17~ Be My Light

331 50 178
                                    

"Uyuyalım mı? Beraber"

"Ne-"

"İstemiyorsa-"

"İstiyorum. B-bekle"

Aşk, onu ilk gördüğünde kalbine ekilen bir tohumdu. Onu gördükçe kalbim beslendi ve yeşerdi. İlk başta anlayamadım kalbine bir tohum düştüğünü. Kendime, kalbime yalan söylemiştim. Görmekten çok özlemek, dokunmaktan çok hayal etmekti aşk. Kalbine özenle ekilmiş bir tohumu nazikçe büyütmekti...

Yıllarca onu sevdim. Gözlerini sevdim. Onu hayal ettim. Bekledim. Ona gel demeden gelmesini bekledim.

Gelmemişti.

Ama artık görüyordum. Yokuş yukarı tırmandıktan sonra önüme çıkan düzlükte o vardı. Beni bekliyordu. Beni hep beklemişti. Yorulan kalbimi dinlendirecekti.

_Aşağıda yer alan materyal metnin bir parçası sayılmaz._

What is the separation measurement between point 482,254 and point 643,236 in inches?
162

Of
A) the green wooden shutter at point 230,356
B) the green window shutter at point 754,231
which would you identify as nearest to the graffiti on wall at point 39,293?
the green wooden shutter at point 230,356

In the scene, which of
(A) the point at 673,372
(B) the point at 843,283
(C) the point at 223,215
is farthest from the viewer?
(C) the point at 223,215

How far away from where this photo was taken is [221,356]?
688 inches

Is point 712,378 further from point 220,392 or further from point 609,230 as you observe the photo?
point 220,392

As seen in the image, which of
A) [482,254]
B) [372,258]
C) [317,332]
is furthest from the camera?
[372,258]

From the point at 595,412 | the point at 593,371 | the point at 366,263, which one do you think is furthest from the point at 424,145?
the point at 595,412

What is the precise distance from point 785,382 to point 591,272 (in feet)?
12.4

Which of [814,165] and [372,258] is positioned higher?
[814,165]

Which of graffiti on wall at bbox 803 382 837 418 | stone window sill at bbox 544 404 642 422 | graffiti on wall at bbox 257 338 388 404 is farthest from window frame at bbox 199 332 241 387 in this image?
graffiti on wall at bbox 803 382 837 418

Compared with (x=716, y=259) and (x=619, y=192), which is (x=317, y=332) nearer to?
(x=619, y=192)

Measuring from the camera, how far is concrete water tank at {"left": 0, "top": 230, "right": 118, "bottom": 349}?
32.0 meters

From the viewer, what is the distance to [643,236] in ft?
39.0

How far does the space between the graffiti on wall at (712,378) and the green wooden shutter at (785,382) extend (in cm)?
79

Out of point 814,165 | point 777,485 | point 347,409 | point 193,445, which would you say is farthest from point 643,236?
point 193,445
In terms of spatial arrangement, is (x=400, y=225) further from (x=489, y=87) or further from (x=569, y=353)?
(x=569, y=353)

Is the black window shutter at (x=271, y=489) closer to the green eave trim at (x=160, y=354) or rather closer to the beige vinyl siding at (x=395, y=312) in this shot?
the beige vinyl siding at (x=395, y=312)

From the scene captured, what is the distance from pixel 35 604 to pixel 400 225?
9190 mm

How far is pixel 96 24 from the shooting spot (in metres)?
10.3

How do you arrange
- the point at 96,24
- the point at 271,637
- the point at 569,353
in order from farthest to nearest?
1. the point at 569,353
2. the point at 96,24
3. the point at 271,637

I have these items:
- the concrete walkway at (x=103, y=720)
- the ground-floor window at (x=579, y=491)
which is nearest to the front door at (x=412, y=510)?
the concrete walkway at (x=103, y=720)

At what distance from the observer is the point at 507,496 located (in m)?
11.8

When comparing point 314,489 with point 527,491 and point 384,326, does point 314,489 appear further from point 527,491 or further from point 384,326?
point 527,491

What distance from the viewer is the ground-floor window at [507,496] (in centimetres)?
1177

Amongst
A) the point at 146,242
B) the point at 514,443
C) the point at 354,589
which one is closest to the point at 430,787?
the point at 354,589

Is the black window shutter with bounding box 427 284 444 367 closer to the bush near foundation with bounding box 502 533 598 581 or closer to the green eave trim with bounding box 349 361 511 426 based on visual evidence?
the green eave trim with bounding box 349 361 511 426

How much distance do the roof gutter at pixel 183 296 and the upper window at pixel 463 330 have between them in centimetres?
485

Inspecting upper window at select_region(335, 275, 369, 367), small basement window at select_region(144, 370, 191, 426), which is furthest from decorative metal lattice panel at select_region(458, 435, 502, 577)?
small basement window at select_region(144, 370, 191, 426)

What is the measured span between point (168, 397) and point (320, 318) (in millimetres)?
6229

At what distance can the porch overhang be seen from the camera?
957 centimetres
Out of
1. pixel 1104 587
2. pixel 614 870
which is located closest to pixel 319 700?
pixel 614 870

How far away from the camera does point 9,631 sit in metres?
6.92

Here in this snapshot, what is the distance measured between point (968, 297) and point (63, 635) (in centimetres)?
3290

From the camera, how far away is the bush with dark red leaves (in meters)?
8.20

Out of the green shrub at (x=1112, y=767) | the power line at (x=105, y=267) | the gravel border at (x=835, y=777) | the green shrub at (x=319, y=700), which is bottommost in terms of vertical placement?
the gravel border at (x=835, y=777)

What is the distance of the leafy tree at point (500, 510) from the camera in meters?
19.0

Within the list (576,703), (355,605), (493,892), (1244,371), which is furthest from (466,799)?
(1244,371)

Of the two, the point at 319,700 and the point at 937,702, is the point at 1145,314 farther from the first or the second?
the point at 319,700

Kalbimin atışlarını anlatmama gerek var mı? Artık dudaklarım benden habersiz konuşuyor, zihnim bana danışmadan hareket ediyordu. Kalbimden aşağıya doğru derinlere birşeylerin süzüldüğünü hissettim. Hani herkesin aşık olunca hissettiği şu his.

Bedenim fazlasıyla adrenalin salgılamıştı. Kalbim gümbür gümbür atıyor, git artık yanına diye haykırıyordu bana.

Önce derince yutkundum. Ardından hemen yan tarafımda bulunan banyo kapısına girdim ve kapıyı kapattım. Lavabonun mermerlerine ellerimi dayayıp aynaya baktım. Aynada gördüğüm kişi ben miydim? Aynadaki bu kişinin görüntüsü ya da bakışları değişmemişti. Aslında hep aynı kişiydi ama hisleri şimdi daha belirgindi.

Yüzüme soğuk suyu çarpıp hızlıca kuruladım. Heyecanım sebebsiz miydi, yoksa heyecan dediğim bu duygu aslında beslediğim yoğun aşk duygusunun aniden ortaya çıkan belirtileri miydi?

Kapıdan çıktım. Giriş kapısının yanındaki rahatsız etmeyin tuşuna bastım. Zaten acil bir hasta olmadığı için kimse gelmeyecekti.

Yavaşça yatağının yanına doğru geldim ve üstümdeki deri ceketi yeşil sandalyenin üzerine bıraktım. Ona baktığımda ise, gözleri sürekli etrafda geziniyordu. Ellerini karnının üstünde birleştirmiş ve parmaklarıyla oynuyordu.

Işığı söndürdüm. Hastane yatağının üstündeki sarı renkli ledler yanıyordu. Bundan dolayı yüzünü net bir şekilde görebiliyordum.

Önce yanına oturdum. Ardından yavaşça bacaklarımı yatağa alıp, sırtımı da yastığa yasladım. Yuna'nın yanındaki elimi karnıma koyup, diğer elimi de başımın arkasına koydum.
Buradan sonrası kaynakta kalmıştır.